Well, here's an update.... (they look like angry Ewoks  ) - approx 7 months later....


----------



## RachandNito (Nov 21, 2008)

Cute!! Are they Maine Coons?


----------



## Coyote (Jan 16, 2011)

Norwegian Forest Monsters


----------



## RachandNito (Nov 21, 2008)

Grawh!! I thought they looked big!! Awesome picture!!


----------



## littleminnie (Nov 9, 2011)

G e o r g o u s !


----------



## aBeautifulLie94 (Jul 4, 2010)

Get a load of those rabbit feet! :luv


----------



## Susan (Mar 29, 2010)

My goodness, they're getting big! I too love the rabbit feet.


----------



## Coyote (Jan 16, 2011)

Only 2 more years of growing left to do.... They're just as playful now as when they were kittens, the most vocal beasts I've ever known.... but also the most affectionate, funny, hairy ****-moggies


----------



## swimkris (Jul 17, 2010)

they are so big & fluffy!!


----------



## Canadiancomforts (Jan 31, 2012)

They are so big.
Growing up I had a Maine ****, I thought he was big, but looking at those photos makes me think other wise. I wonder what my husband would think of a cat that big.


----------



## my5kitties (Sep 13, 2005)

I've missed the Dynamic Duo of Eric and Ernie. Glad to see that they're growing up nicely and still gorgeous as ever!


----------



## yingying (Jul 19, 2011)

Huge and fluffy kitties! How cute!


----------



## shan841 (Jan 19, 2012)

ahhhhh!! i love them <3

how much do they weigh?

they look similar to my boy Banjo, I hope he gets that big!!


----------



## Coyote (Jan 16, 2011)

They're both in the 17-18 pound region. As Norwegian Forest Cats, they aren't considered fully grown until around 3 to 4 years old. At just over 18 months, they still have a ways to go yet! 
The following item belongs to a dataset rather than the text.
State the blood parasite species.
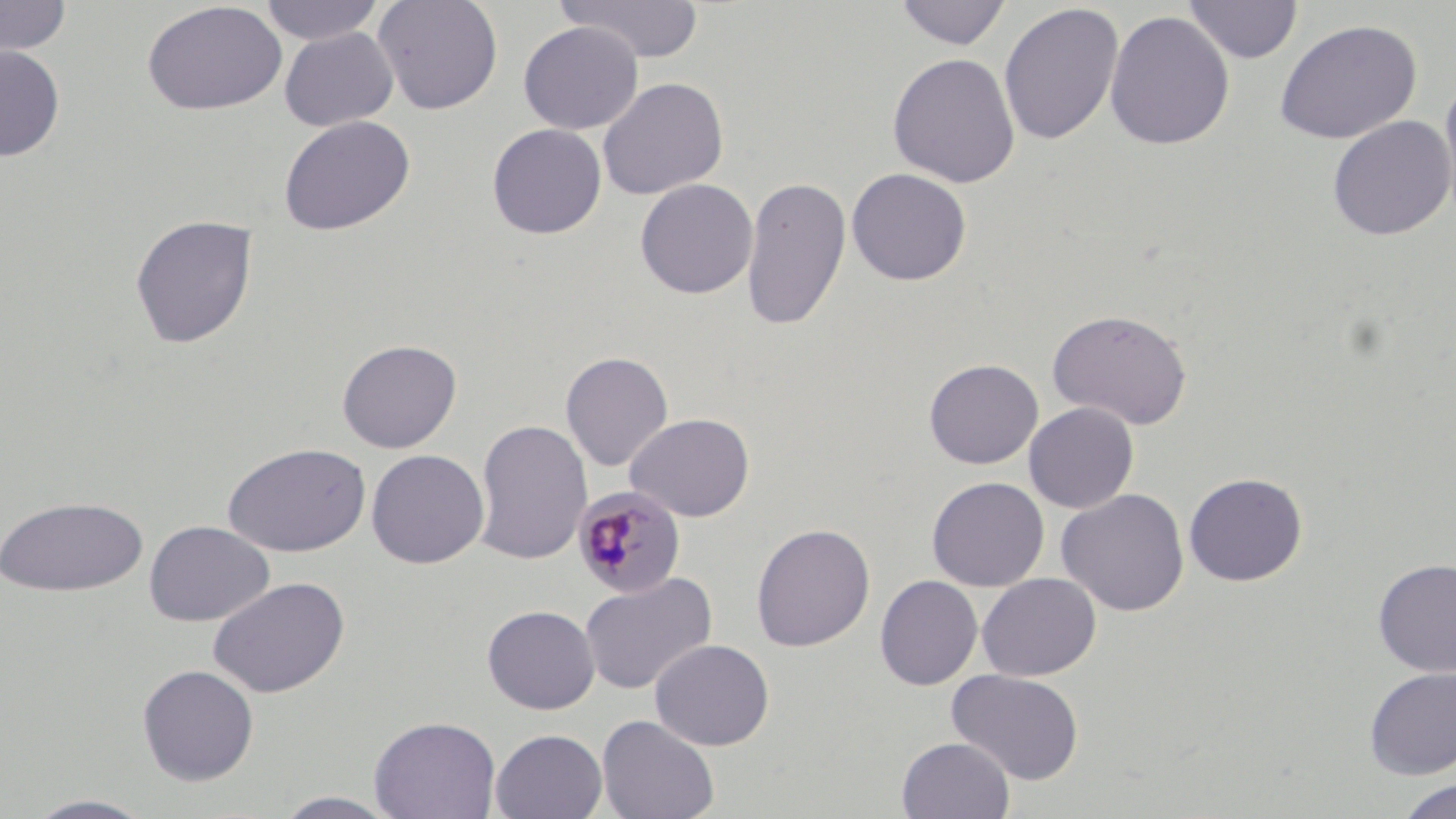
Plasmodium malariae.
I think we're gonna need a bigger cat flap....


----------



## Coyote (Jan 16, 2011)

shan841 said:


> ahhhhh!! i love them <3
> 
> how much do they weigh?
> 
> they look similar to my boy Banjo, I hope he gets that big!!


Banjo is adorable! What breeding is he?


----------



## Coyote (Jan 16, 2011)

I should point out - those big hairy beasts started off like this:


----------



## shan841 (Jan 19, 2012)

Thank you! Not sure what he is, he came from a shelter. I am thinking maybe he has some Maine **** in him, just based on looks and personality. He is only about 6 months old, so I guess we will have to wait and see!


----------



## bluemilk (Oct 3, 2005)

Wow! Beautiful cats! And ARE they crazy?


----------



## Coyote (Jan 16, 2011)

bluemilk said:


> Wow! Beautiful cats! And ARE they crazy?
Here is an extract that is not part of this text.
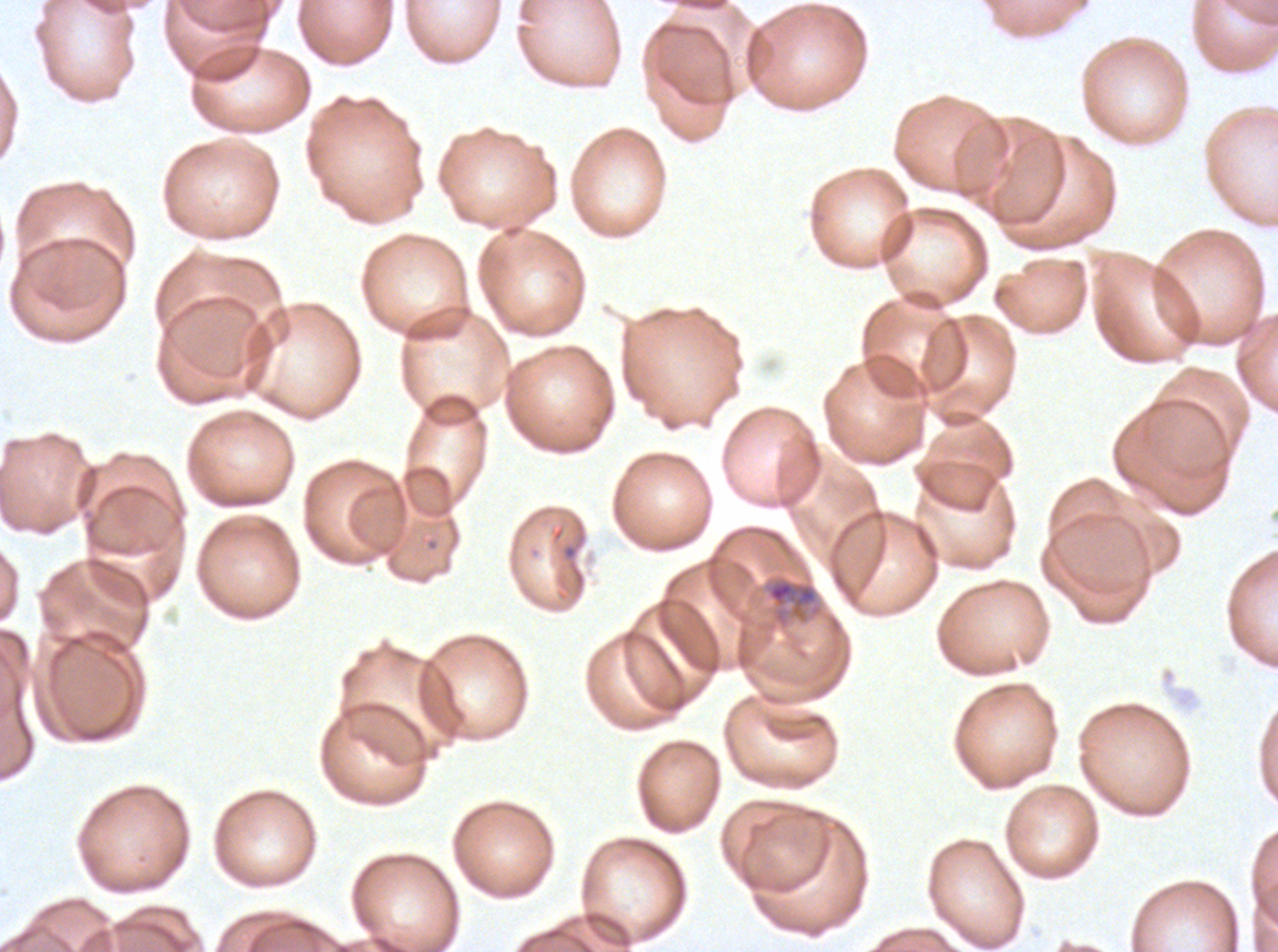 Approximate bounding boxes as (x1, y1, x2, y2) in pixels. Late-ring/early-trophozoite locations: (766, 577, 818, 624). Image is 1278×952 pixels. P. falciparum from a patient in The Gambia, cultured ex vivo for 24 to 48 hours. Thin blood smear. Giemsa-stained preparation. A sub-image separated from a larger composite.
Given that I've just watched the pair of them try to climb into one small Starbucks paper bag, I think they're less crazy, more deluded  

The odd thing is, I still see them as small little kittens, and had no idea how big they actually are until I saw the picture  

Yeah, they're the cheekiest beasts I've ever owned (or been owned by).


----------



## love.my.cats (Jan 29, 2009)

They're both adorable!


----------



## Coyote (Jan 16, 2011)

And this is why we nickname them Statler & Waldorf....


----------